Il était une fois un jeune homme chrétien, passionné de foi et d’espérance, qui s’apprêtait à franchir une étape importante de sa vie : rencontrer pour la première fois les parents de celle qu’il espérait bientôt appeler sa fiancée.
La jeune femme et lui partageaient une foi ardente en Jésus-Christ, une vision commune de l’avenir, nourrie de prières, de confiance et de promesses bibliques. Mais cette rencontre s’annonçait… délicate. En effet, les parents de la jeune fille n’étaient pas seulement non-croyants : ils étaient communistes convaincus, profondément ancrés dans une idéologie où la foi n’avait pas sa place, où seul le concret comptait.
Le jeune homme arrive, le cœur battant mais confiant.

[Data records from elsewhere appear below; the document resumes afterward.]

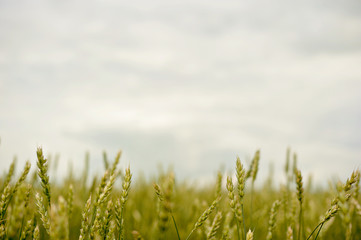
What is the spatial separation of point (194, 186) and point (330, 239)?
3.27m

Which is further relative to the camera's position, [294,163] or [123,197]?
[294,163]

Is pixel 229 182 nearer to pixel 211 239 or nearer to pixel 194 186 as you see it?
pixel 211 239

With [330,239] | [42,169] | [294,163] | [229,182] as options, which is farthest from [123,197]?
[330,239]

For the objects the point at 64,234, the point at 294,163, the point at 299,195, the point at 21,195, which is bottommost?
the point at 64,234

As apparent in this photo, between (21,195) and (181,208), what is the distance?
3.31m

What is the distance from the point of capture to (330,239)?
335 centimetres

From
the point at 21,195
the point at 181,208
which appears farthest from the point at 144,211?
the point at 21,195

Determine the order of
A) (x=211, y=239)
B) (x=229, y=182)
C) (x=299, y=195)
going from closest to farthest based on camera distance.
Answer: (x=211, y=239) → (x=229, y=182) → (x=299, y=195)

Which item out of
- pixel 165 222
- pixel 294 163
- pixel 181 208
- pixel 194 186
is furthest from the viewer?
pixel 194 186

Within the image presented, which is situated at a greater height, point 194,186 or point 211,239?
point 194,186

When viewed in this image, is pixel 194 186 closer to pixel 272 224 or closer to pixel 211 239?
pixel 272 224

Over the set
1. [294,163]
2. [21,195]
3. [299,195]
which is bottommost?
[21,195]

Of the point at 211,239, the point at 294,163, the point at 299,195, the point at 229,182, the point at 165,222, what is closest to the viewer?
the point at 165,222

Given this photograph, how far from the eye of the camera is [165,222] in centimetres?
100
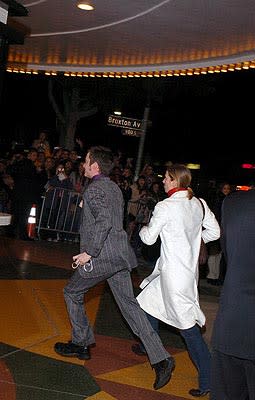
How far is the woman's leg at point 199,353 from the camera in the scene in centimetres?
577

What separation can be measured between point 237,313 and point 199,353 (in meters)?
2.15

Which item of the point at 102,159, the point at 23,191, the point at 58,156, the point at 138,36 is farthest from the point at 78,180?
the point at 102,159

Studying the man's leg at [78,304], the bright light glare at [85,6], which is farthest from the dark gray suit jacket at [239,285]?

Après quelques politesses échangées, le père, un homme droit, austère, au regard tranchant comme une lame, l’invite dans son bureau. Il referme la porte d’un geste solennel, puis le fixe droit dans les yeux.
— Jeune homme, dit-il d’un ton sec, vous souhaitez épouser ma fille. Très bien. Mais j’ai quelques questions simples à vous poser. D’abord… quel est votre métier ?

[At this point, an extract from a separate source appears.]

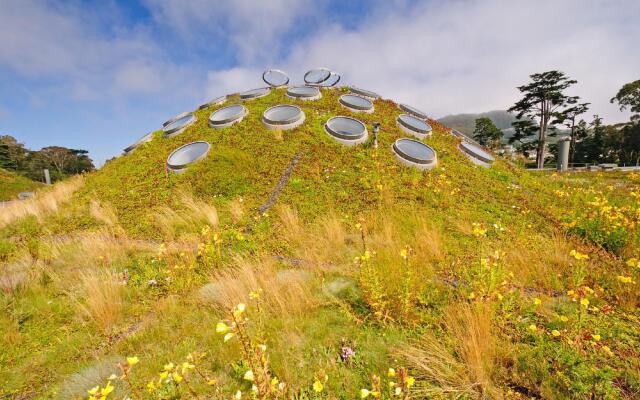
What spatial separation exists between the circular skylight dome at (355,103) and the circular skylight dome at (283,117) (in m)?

Le jeune homme, sans perdre son calme, avec un sourire paisible, répondit :
— Je n’en ai pas encore… mais Dieu y pourvoira aussi.
Le père tique. Il marque un silence, cherche une réaction dans ce visage serein. Rien. Il poursuit :
— D’accord… mais avez-vous au moins un appartement pour vivre avec elle ?
— Non, pas encore. Mais Dieu y pourvoira aussi.
Les sourcils du père commencent à se froncer.
— Très bien… soupire-t-il. Et une voiture ? Pour la conduire, la transporter… vous avez une voiture ?
— Non plus. Mais Dieu pourvoira, répète-t-il simplement.
L’homme reste un instant figé, l’air de chercher s’il s’agit d’une blague. Mais non. Le jeune homme est parfaitement sérieux. Serein. Presque lumineux.
Sans ajouter un mot, le père se lève, ouvre la porte du bureau, sort dans le salon où sa femme et sa fille l’attendent, en pleine conversation. Il les regarde, pensif, puis dit doucement, à moitié pour lui-même :
— C’est étrange… Je crois que ce garçon m’appelle Dieu !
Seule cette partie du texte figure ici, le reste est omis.